Data
The data is the monthly volume of commercial bank real-estate loans, in billions of dollars, from January 1973 to October 1978, a total of 70 observations. The data are derived from reports to the Federal Reserve System from large commercial banks.
Libraries
library(forecast)
library(TSA)
library(tidyverse)
library(tseries)
library(lmtest)
Importing the Data
data <- read.csv("D:/UC BANA/Spring 2021/Forecasting Methods/HW4/Loans.csv")
data <- as.ts(data)
Data Visualization
Time Series Plots
data %>% ggtsdisplay()
From the above plots, we observe that the time series has got non-constant variance, so we are transforming the data.
Data Transformation
We will use the Box-Cox tranformation method to find the transformation parameter
#Box-Cox tranformation on the data
bc <- BoxCox.ar(data)
bc$lambda[which.max(bc$loglike)]
## [1] -0.1
We can find that the lambda value is equal to -0.1 which means we have to consider taking log of the model or square root of the model.
ld <- log(data)
sqd <- data^0.5
ld %>% ggtsdisplay()
sqd %>% ggtsdisplay()
Since we do not observe any change in the time series plots of the transformed data, We are not considering data transformation.
Differencing
Since there is a very slow decay in the sample ACF and a high spike at lag 1 in the same PACF, We are differencing the data. Stationarity was not attained when the data was differenced once, Hence we are considering double differencing.
diff_data <- data %>% diff() %>% diff()
diff_data %>% adf.test()
##
## Augmented Dickey-Fuller Test
##
## data: .
## Dickey-Fuller = -3.9847, Lag order = 4, p-value = 0.01579
## alternative hypothesis: stationary
Time Series Plots of Differenced Data
diff_data %>% ggtsdisplay()
We can find that the time series acts more stationary after differencing twice and this is also confirmed by the ADF test. The ADF test generates a p- value of 0.0157 which is less than 0.05, which implies that the null hypothesis can be rejected and the time series is stationary.
Model Selection
From the ACF and PACF of the data, we notice that ACF has a high spike at lag 1 and PACF cuts off after lag 1 . Thus, we can consider an AR(1) model. But, we can see characteristics of MA (1) model also in the plot.
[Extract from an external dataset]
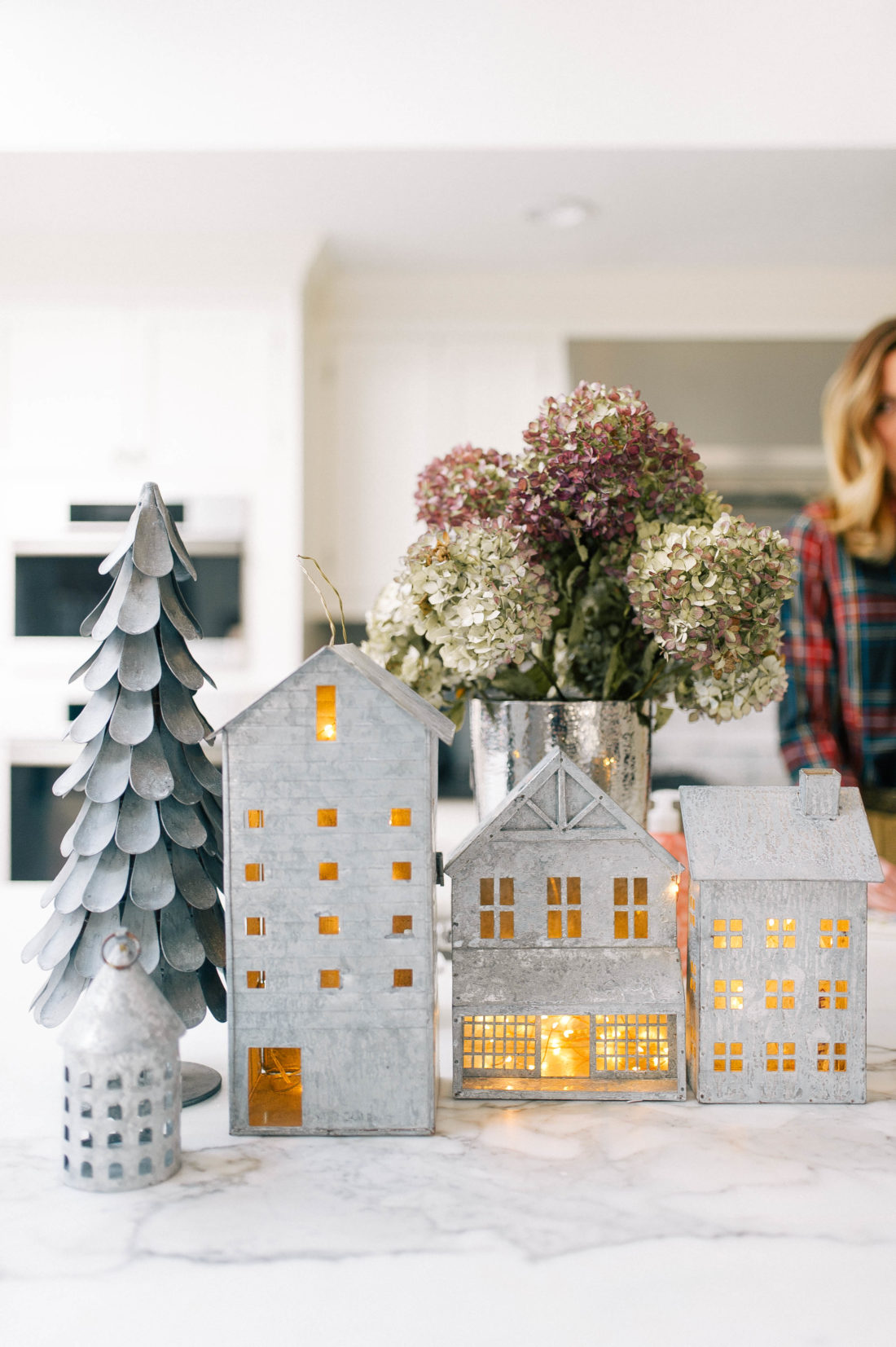 Eva Amurri Martino prepares lunch in her kitchen that is decorated for christmas with galvanized steel houses filled with twinkly lights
Thus, we check for eacf of the data to get a better clarity.
eacf(diff_data)
## AR/MA
## 0 1 2 3 4 5 6 7 8 9 10 11 12 13
## 0 x o o o o o o o o o o o o o
## 1 x o o o o o o o o o o o o o
## 2 x o o o o o o o o o o o o o
## 3 x o o o o o o o o o o o o o
## 4 x o o o o o o o o o o o o o
## 5 o o x x o o o o o o o o o o
## 6 o x x o x o o o o o o o o o
## 7 x o o o x o o o o o o o o o
As per the EACF output, we consider various models to check which model gives a better AIC and BIC values.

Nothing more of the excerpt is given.